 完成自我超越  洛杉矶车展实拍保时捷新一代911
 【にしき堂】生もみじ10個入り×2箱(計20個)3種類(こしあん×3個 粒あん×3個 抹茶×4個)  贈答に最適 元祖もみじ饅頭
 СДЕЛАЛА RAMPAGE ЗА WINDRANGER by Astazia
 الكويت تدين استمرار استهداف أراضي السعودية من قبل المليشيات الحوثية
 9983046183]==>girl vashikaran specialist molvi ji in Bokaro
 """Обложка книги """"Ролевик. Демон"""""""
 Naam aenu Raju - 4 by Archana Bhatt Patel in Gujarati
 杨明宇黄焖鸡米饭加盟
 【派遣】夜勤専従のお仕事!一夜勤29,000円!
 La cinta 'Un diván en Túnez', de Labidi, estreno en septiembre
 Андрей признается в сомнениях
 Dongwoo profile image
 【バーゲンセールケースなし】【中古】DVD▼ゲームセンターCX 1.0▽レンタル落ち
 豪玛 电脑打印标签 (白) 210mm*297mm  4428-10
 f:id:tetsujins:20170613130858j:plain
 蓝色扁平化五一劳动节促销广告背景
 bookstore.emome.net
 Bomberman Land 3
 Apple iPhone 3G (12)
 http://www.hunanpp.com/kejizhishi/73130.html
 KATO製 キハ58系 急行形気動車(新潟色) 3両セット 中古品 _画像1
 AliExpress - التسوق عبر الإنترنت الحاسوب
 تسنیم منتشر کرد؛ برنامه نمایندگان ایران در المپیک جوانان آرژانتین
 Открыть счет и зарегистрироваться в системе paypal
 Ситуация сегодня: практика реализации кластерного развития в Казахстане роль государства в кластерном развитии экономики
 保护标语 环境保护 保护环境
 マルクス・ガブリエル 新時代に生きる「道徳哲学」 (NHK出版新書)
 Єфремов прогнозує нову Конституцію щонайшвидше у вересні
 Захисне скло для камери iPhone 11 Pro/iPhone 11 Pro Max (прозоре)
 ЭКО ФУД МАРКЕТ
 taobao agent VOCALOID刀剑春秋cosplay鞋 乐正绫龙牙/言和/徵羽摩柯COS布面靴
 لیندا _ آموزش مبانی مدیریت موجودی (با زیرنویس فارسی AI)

===

Using the listing above, state the number of lines that hold "iPhone", with no other text.

# Problem solution
2